The answer is not to define variables or functions in headers. Instead, you define them in the source files where you can be sure that they will only get compiled once (assuming you don't ever #include any source files, which is a bad idea for exactly this reason). This gives you a new problem: how do you make the functions and variables globally visible if they aren't in a common header any more? How will other files "see" them? The answer is to declare the functions and variables in the header, but not to define them. This lets the compiler know that the function or variable exists, but delegates the act of resolving the address to the linker.

To do this for a variable, you add the keyword 'extern' before its name:

extern int my_global;

The 'extern' specifier is like telling the compiler to wait until link time to resolve the 'connection'. And for a function, you just put the function prototype:

int SomeFunction(int parameter);
Functions are considered 'extern' by default so it is customary to omit the 'extern' in a function prototype.

Source material:

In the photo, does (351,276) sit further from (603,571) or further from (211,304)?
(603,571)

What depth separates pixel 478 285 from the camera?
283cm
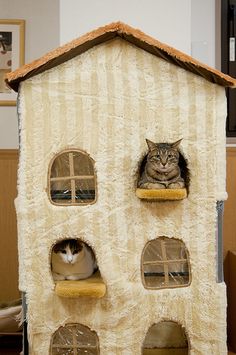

What to do:
1. Summarize the passage on header declarations in two sentences.
2. Write the next part of the passage on header declarations, picking up after its last sentence.
The lines after the passage play no part in what follows.

Replies:
1. Variables and functions should be defined in source files rather than in headers, so that they are compiled only once, while the header only declares them, which tells the compiler they exist and leaves resolving their addresses to the linker. A variable is declared by putting the keyword 'extern' before its name, and a function by its prototype, where 'extern' is customarily omitted because functions are 'extern' by default.

2.
Of course, these are just declarations that my_global and SomeFunction exist somewhere. It doesn't actually create them. You still have to do this in one of the source files, as otherwise you will see a new linker error when it finds it cannot resolve one of the identifiers to an actual address. So for this example, you would add "int my_global" to either Code1.cpp or Code2.cpp, and everything should work fine. If it was a function, you'd add the function including its body (ie. the code of the function) into one of the source files.

The rule here is to remember that header files define an interface, not an implementation. They specify which functions, variables, and objects exist, but it is not responsible for creating them. They may say what a struct or class must contain, but it shouldn't actually create any instances of that struct or class. They can specify what parameters a function takes and what it returns, but not how it gets the result. And so on. This is why the list of what can go into a header file earlier in this article is important.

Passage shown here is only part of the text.